The answer must be one number: the count of lines in the data below that include "scientific".

### Given entries
┌──

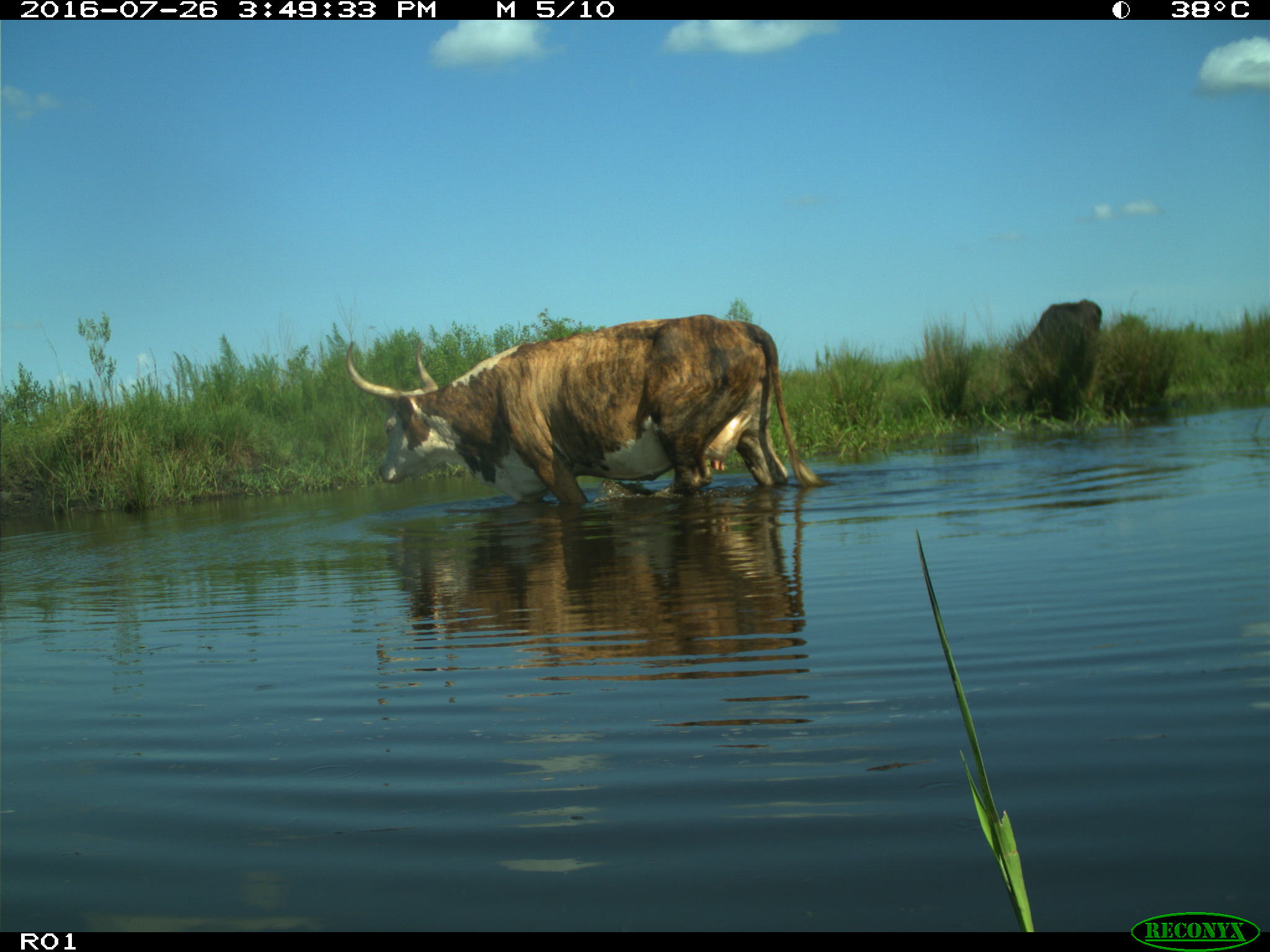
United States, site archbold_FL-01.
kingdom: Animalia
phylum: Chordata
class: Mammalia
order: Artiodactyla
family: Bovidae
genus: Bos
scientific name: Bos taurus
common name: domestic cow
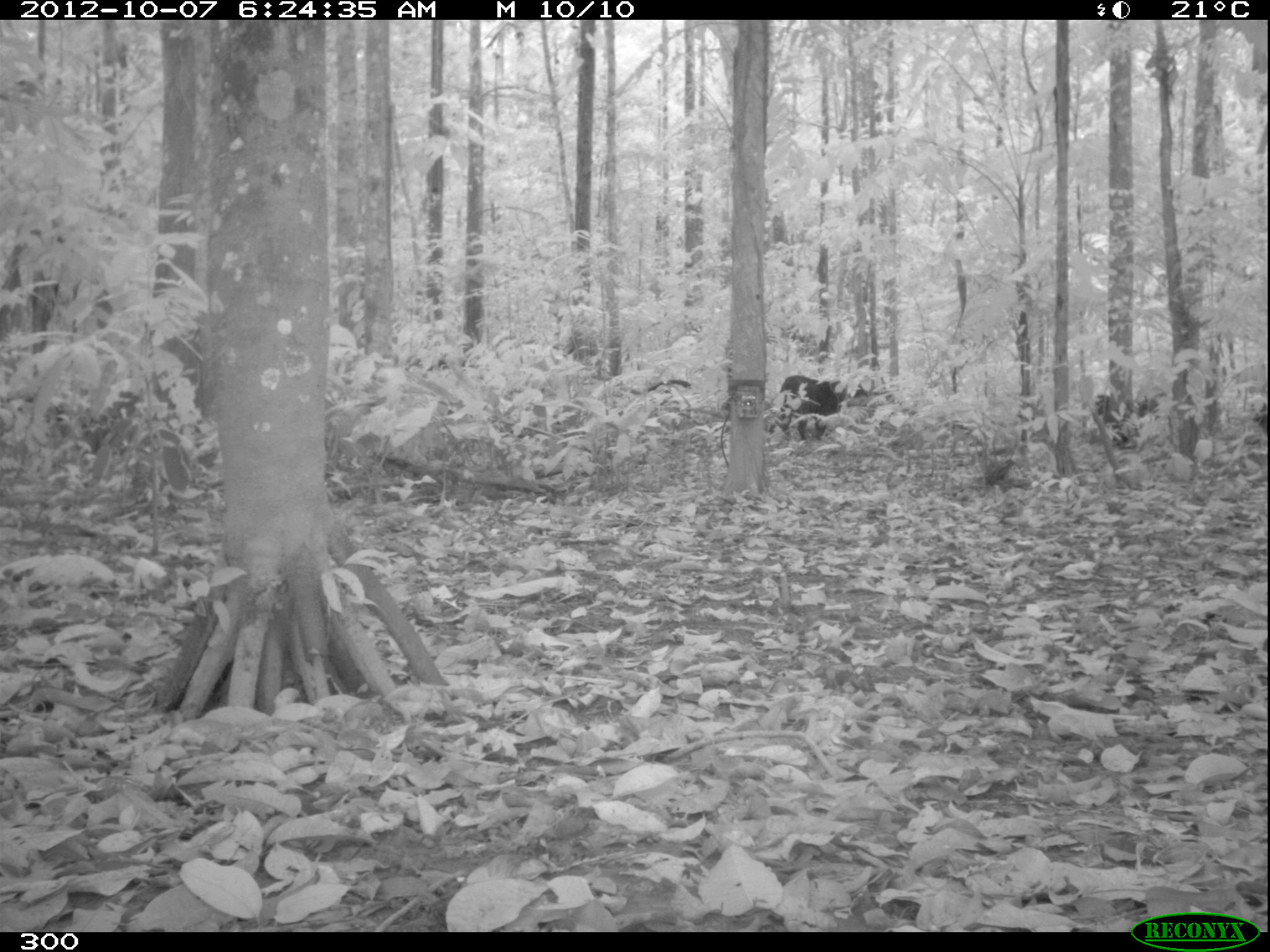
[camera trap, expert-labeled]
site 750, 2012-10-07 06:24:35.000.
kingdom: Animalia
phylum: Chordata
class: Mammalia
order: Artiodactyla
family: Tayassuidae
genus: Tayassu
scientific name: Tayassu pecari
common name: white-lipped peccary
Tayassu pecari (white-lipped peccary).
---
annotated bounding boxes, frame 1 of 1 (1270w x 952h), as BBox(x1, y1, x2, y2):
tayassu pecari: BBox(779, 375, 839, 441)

└──
┌──

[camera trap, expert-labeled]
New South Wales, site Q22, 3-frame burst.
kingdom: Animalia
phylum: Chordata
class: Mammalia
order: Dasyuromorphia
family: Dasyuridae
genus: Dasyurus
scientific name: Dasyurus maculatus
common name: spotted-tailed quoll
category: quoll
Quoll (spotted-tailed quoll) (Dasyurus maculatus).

└──

### Exercise answer
3